Fed officials acknowledged in their latest forecasts that the U.S. economy had gained steam in 2017 by raising their economic growth forecasts and lowering the expected unemployment rate for the coming years.
“With the rate hike, we see the flowers growing and the sun shining in the United States economy,” said Kash Pashootan, chief executive and chief investment officer at First Avenue Investment Counsel Inc. “A strong U.S. economy spills over into Canada and is positive.”
Canada sends about 75 percent of its exports to the United States.
The U.S. dollar lost ground against a basket of major currencies after the Fed left its interest rate outlook for the coming years unchanged.

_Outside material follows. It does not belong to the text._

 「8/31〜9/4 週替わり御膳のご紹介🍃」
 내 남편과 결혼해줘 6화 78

Data showing a subdued rise in U.S. core inflation also weighed on the greenback.
The Canadian dollar was trading at C$1.2822 to the greenback, or 77.99 U.S. cents, up 0.3 percent.
The currency’s weakest level of the session was C$1.2882, while it touched its strongest at C$1.2792.

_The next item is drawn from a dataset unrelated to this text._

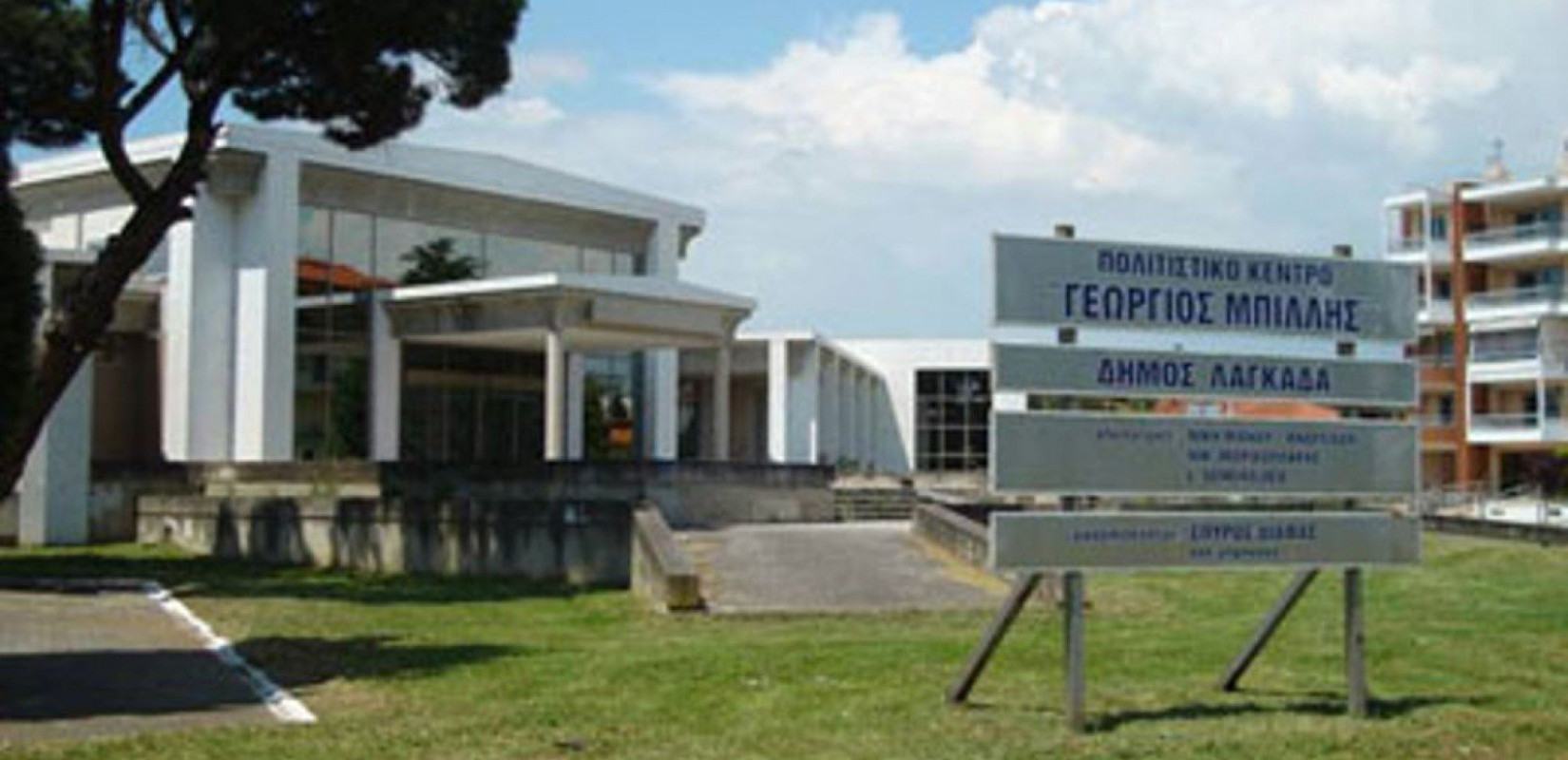 Εμπρησμός στο Πολιτιστικό Κέντρο Λαγκαδά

The loonie gained despite a drop in the price of oil, one of Canada’s major exports.
U.S. crude futures CLc1 settled nearly 1 percent lower at $56.60 a barrel as a larger-than-forecast rise in gasoline inventories offset a slump in U.S. crude stockpiles.
The loonie touched its weakest since Dec. 1 at C$1.2893. It had been pressured by the Bank of Canada’s dovish tone last week after it held its benchmark interest rate steady at 1 percent.
Bank of Canada Governor Stephen Poloz was due to discuss three things that keep him awake at night in a speech.
Data showed Canadian home prices fell again in November, the third straight monthly decline and the largest drop for the month outside of a recession.
Canadian government bond prices were higher across the yield curve in sympathy with U.S. Treasuries. The two-year CA2YT=RR rose 3 Canadian cents to yield 1.504 percent and the 10-year CA10YT=RR gained 19 Canadian cents to yield 1.843 percent.
The gap between the 10-year yield and its U.S. equivalent narrowed by 3.5 basis points to a spread of -50.2 basis points.
The spread had touched its widest since July at -53.7 basis points.